══ DATA ROWS ══

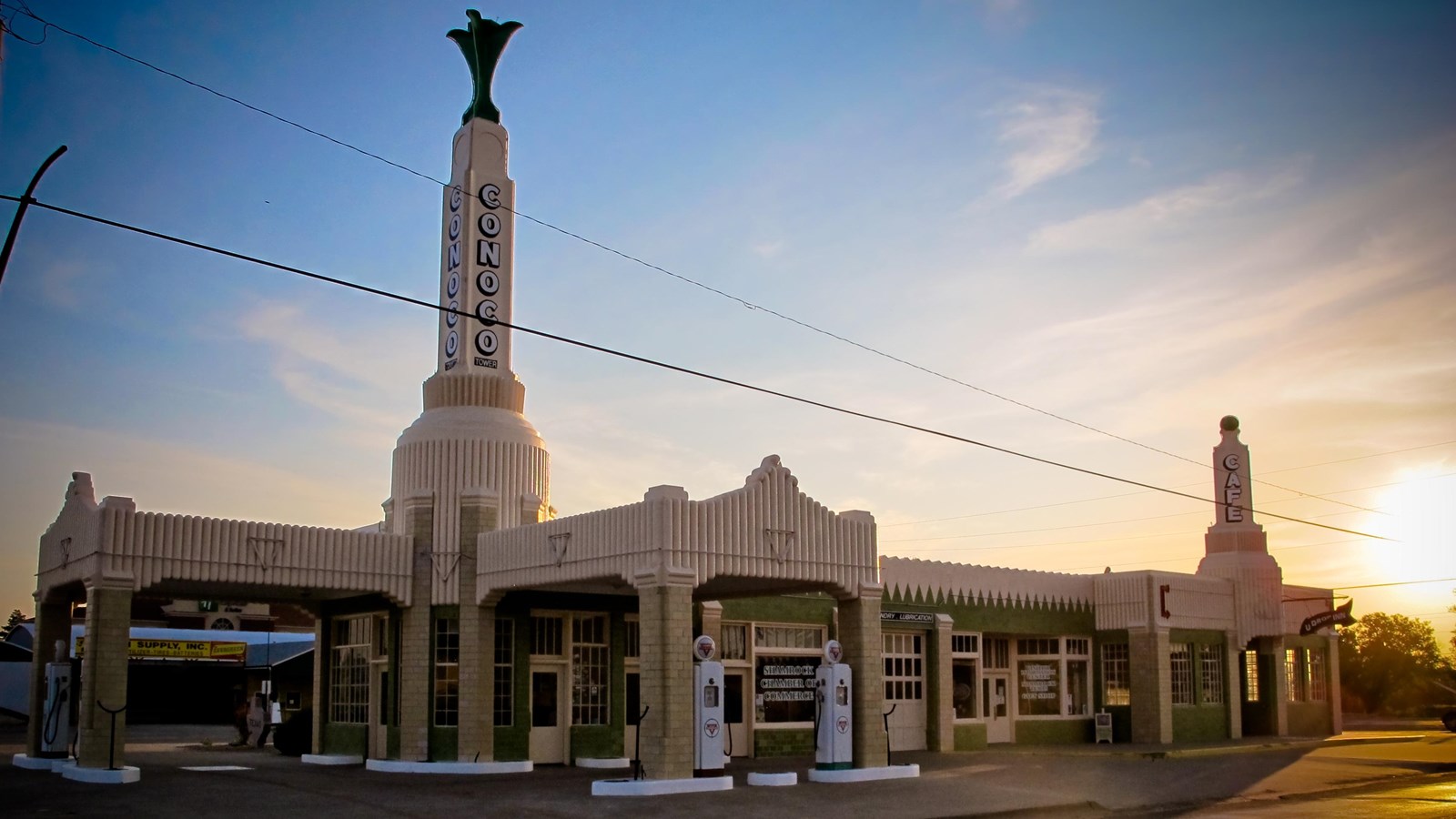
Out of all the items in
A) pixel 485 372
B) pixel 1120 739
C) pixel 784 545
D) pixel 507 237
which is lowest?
pixel 1120 739

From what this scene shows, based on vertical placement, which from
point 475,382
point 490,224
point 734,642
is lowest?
point 734,642

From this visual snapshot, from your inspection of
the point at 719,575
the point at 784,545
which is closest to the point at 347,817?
the point at 719,575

═══

### PROBLEM REQUIREMENTS
Copy the records word for word, beginning with the line that contains "From this visual" and continuing through the final line of the records.

### EXERCISE ANSWER
From this visual snapshot, from your inspection of
the point at 719,575
the point at 784,545
which is closest to the point at 347,817?
the point at 719,575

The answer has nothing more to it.